Dataset records:
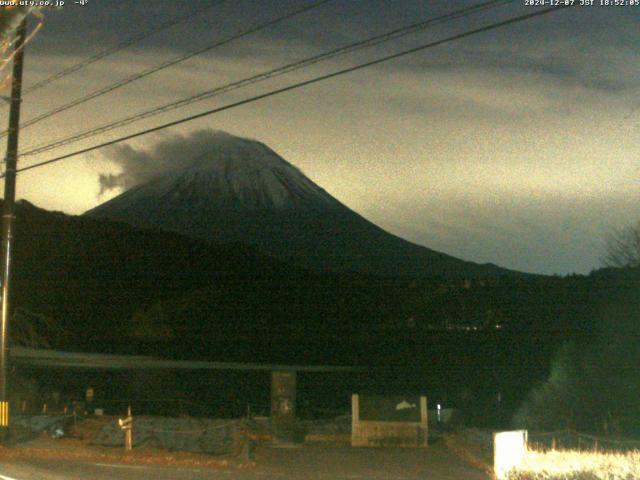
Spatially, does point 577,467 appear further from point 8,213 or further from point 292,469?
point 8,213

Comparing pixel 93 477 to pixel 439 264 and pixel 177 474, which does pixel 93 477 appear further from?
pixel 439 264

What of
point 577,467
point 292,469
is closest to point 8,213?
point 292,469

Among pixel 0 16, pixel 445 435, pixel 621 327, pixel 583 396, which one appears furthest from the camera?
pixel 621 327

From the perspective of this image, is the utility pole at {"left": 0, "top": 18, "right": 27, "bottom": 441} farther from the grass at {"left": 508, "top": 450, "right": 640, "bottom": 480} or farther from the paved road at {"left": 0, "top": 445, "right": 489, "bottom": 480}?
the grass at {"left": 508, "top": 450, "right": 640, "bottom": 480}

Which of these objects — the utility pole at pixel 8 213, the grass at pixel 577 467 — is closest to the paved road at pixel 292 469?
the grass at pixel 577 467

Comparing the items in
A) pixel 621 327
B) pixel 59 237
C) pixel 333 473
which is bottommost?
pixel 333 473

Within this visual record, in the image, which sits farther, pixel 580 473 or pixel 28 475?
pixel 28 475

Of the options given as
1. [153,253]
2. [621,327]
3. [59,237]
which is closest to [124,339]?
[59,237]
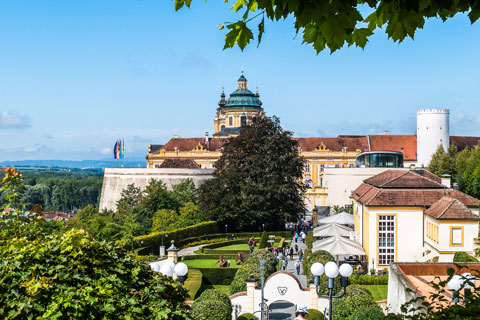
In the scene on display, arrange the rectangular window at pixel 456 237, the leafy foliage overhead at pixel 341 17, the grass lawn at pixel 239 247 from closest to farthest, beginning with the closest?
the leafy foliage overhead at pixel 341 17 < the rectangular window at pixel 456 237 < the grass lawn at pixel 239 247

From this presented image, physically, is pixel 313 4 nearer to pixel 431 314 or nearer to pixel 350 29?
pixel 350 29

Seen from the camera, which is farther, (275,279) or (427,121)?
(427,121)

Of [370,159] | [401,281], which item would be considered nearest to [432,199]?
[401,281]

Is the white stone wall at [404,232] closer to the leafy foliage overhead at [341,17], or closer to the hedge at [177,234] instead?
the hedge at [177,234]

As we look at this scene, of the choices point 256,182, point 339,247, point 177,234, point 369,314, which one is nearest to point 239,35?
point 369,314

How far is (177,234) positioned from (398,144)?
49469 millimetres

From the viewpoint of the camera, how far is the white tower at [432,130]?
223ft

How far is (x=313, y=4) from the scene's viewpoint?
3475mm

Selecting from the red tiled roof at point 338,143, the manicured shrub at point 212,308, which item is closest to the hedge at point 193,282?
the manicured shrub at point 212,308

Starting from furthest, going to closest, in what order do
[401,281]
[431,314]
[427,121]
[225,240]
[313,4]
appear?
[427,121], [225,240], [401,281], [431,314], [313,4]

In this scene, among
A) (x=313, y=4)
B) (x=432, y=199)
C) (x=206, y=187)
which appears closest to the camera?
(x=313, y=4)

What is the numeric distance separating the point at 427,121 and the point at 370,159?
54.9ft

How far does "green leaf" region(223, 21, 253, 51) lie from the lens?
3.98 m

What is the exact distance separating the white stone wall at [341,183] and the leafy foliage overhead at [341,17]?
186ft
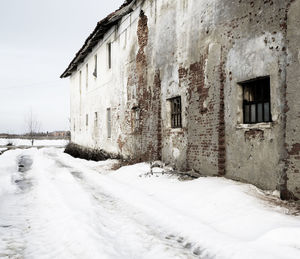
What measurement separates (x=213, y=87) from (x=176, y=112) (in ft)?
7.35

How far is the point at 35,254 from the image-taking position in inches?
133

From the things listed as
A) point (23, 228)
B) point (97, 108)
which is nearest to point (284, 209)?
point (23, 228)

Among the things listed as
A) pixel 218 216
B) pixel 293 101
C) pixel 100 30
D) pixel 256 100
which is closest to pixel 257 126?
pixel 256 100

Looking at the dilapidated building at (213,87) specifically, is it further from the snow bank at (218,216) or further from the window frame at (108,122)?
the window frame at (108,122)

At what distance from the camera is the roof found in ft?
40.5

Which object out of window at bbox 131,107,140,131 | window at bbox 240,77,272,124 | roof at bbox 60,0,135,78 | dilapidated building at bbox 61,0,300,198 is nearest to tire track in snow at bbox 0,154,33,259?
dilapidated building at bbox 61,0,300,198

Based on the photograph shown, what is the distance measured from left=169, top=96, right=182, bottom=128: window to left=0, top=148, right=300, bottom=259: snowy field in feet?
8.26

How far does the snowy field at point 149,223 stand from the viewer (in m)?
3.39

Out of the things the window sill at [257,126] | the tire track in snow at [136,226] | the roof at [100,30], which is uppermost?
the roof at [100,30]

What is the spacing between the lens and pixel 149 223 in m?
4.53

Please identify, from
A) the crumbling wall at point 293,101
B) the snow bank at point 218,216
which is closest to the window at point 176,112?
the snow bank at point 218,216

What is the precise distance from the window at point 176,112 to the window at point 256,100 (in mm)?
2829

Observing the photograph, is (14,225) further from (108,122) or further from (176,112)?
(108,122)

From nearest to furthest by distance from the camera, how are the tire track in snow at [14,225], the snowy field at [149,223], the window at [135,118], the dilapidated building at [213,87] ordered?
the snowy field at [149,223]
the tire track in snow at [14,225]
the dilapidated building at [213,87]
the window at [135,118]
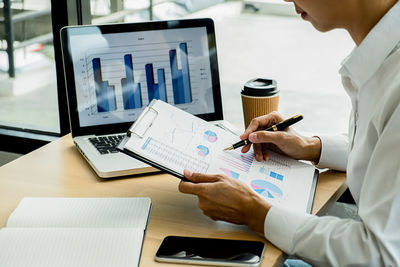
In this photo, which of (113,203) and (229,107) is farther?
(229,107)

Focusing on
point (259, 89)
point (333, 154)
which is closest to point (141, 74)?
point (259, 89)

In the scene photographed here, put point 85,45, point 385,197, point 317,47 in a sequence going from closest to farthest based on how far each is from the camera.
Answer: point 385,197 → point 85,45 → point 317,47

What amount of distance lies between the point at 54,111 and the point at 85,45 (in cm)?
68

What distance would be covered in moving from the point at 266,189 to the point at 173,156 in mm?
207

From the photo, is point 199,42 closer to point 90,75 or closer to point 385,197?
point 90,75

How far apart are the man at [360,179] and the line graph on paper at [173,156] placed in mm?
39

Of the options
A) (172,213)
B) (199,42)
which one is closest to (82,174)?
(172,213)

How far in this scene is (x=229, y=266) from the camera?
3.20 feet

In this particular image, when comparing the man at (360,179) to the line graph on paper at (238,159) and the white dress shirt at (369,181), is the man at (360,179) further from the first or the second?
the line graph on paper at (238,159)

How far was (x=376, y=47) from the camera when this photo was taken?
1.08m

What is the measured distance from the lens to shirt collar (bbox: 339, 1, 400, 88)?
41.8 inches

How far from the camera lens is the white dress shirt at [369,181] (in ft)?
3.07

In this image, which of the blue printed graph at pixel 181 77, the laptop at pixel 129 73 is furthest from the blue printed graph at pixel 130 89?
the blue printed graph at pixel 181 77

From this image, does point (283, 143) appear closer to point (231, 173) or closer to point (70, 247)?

Task prompt:
Write out the data precisely as given, excluding the pictures.

Completed task:
Spatially, does point 577,467 appear further from point 8,213 or further from point 292,469?
point 8,213

Comparing pixel 93 477 to pixel 439 264 and pixel 177 474, which does pixel 93 477 appear further from?
pixel 439 264

What of
point 577,467
point 292,469
is closest to point 8,213?
point 292,469

Among pixel 0 16, pixel 445 435, pixel 621 327, pixel 583 396, which one appears furthest from the camera?
pixel 621 327

From the perspective of this image, is the utility pole at {"left": 0, "top": 18, "right": 27, "bottom": 441} farther from the grass at {"left": 508, "top": 450, "right": 640, "bottom": 480} or farther from the paved road at {"left": 0, "top": 445, "right": 489, "bottom": 480}?
the grass at {"left": 508, "top": 450, "right": 640, "bottom": 480}

Which of these objects — the utility pole at pixel 8 213, the grass at pixel 577 467 — is closest to the paved road at pixel 292 469?
the grass at pixel 577 467

Comparing the items in
A) pixel 621 327
B) pixel 59 237
C) pixel 333 473
which is bottommost?
pixel 333 473

Within this visual record, in the image, which sits farther, pixel 580 473 or pixel 28 475?
pixel 28 475

Of the options given as
1. [153,253]
2. [621,327]
3. [59,237]
which is closest to [124,339]?
[59,237]
In the scene on display, arrange the rectangular window at pixel 456 237, the leafy foliage overhead at pixel 341 17, the grass lawn at pixel 239 247 from closest to farthest, beginning with the closest?
the leafy foliage overhead at pixel 341 17 < the rectangular window at pixel 456 237 < the grass lawn at pixel 239 247

From this presented image, physically, is pixel 313 4 nearer to pixel 431 314 or nearer to pixel 350 29?
pixel 350 29

Seen from the camera, which is farther, (275,279) or (427,121)?
(427,121)

Of [370,159] | [401,281], which item would be considered nearest to [432,199]?
[401,281]

Is the white stone wall at [404,232] closer to the leafy foliage overhead at [341,17], or closer to the hedge at [177,234] instead?
the hedge at [177,234]

As we look at this scene, of the choices point 256,182, point 339,247, point 177,234, point 369,314, which one is nearest to point 239,35?
point 369,314

How far is (177,234) positioned from (398,144)?
49469 millimetres

From the viewpoint of the camera, how far is the white tower at [432,130]?
223ft

How far is (x=313, y=4) from the scene's viewpoint?
3475mm

Selecting from the red tiled roof at point 338,143, the manicured shrub at point 212,308, which item is closest to the hedge at point 193,282?
the manicured shrub at point 212,308

Starting from furthest, going to closest, in what order do
[401,281]
[431,314]
[427,121]
[225,240]
[313,4]
appear?
[427,121], [225,240], [401,281], [431,314], [313,4]

In this scene, among
A) (x=313, y=4)
B) (x=432, y=199)
C) (x=206, y=187)
which appears closest to the camera?
(x=313, y=4)

What is the numeric distance separating the point at 427,121 and the point at 370,159?
54.9ft

How far does "green leaf" region(223, 21, 253, 51) lie from the lens?
3.98 m

What is the exact distance separating the white stone wall at [341,183] and the leafy foliage overhead at [341,17]?
186ft
What measurement separates (x=213, y=87) from (x=176, y=112) (in ft)?
7.35

How far is the point at 35,254 from the image-taking position in inches?
133

From the things listed as
A) point (23, 228)
B) point (97, 108)
which is nearest to point (284, 209)?
point (23, 228)

Among the things listed as
A) pixel 218 216
B) pixel 293 101
C) pixel 100 30
D) pixel 256 100
which is closest to pixel 257 126?
pixel 256 100

Looking at the dilapidated building at (213,87) specifically, is it further from the snow bank at (218,216) or further from the window frame at (108,122)?
the window frame at (108,122)

At what distance from the camera is the roof found in ft?
40.5

Which object out of window at bbox 131,107,140,131 | window at bbox 240,77,272,124 | roof at bbox 60,0,135,78 | dilapidated building at bbox 61,0,300,198 is nearest to tire track in snow at bbox 0,154,33,259?
dilapidated building at bbox 61,0,300,198

Based on the photograph shown, what is the distance measured from left=169, top=96, right=182, bottom=128: window to left=0, top=148, right=300, bottom=259: snowy field in feet?
8.26

How far does the snowy field at point 149,223 stand from the viewer (in m)?
3.39

Out of the things the window sill at [257,126] | the tire track in snow at [136,226] | the roof at [100,30], which is uppermost?
the roof at [100,30]

What is the spacing between the lens and pixel 149 223 in m?
4.53

Please identify, from
A) the crumbling wall at point 293,101
B) the snow bank at point 218,216
which is closest to the window at point 176,112?
the snow bank at point 218,216

What is the precise distance from the window at point 176,112 to the window at point 256,100 (in mm)?
2829

Observing the photograph, is (14,225) further from (108,122) or further from (176,112)?
(108,122)

From nearest to furthest by distance from the camera, how are the tire track in snow at [14,225], the snowy field at [149,223], the window at [135,118], the dilapidated building at [213,87] ordered?
the snowy field at [149,223]
the tire track in snow at [14,225]
the dilapidated building at [213,87]
the window at [135,118]
In this photo, which of (113,203) and (229,107) is farther?
(229,107)

Focusing on
point (259, 89)
point (333, 154)
which is closest to point (141, 74)?
point (259, 89)

In the scene photographed here, put point 85,45, point 385,197, point 317,47 in a sequence going from closest to farthest based on how far each is from the camera.
Answer: point 385,197 → point 85,45 → point 317,47

What amount of distance lies between the point at 54,111 and the point at 85,45 (in cm)?
68

What distance would be covered in moving from the point at 266,189 to the point at 173,156 in mm?
207

From the photo, is point 199,42 closer to point 90,75 or closer to point 385,197?
point 90,75

How far apart are the man at [360,179] and the line graph on paper at [173,156] placed in mm?
39

Of the options
A) (172,213)
B) (199,42)
which one is closest to (82,174)?
(172,213)

How far in this scene is (x=229, y=266) from the camera?
3.20 feet

In this particular image, when comparing the man at (360,179) to the line graph on paper at (238,159) and the white dress shirt at (369,181), is the man at (360,179) further from the first or the second?
the line graph on paper at (238,159)

How far was (x=376, y=47) from the camera when this photo was taken?
1.08m

What is the measured distance from the lens to shirt collar (bbox: 339, 1, 400, 88)?
41.8 inches

How far from the camera lens is the white dress shirt at [369,181] (in ft)?
3.07

In this image, which of the blue printed graph at pixel 181 77, the laptop at pixel 129 73 is furthest from the blue printed graph at pixel 130 89?
the blue printed graph at pixel 181 77

From this image, does point (283, 143) appear closer to point (231, 173) or closer to point (70, 247)?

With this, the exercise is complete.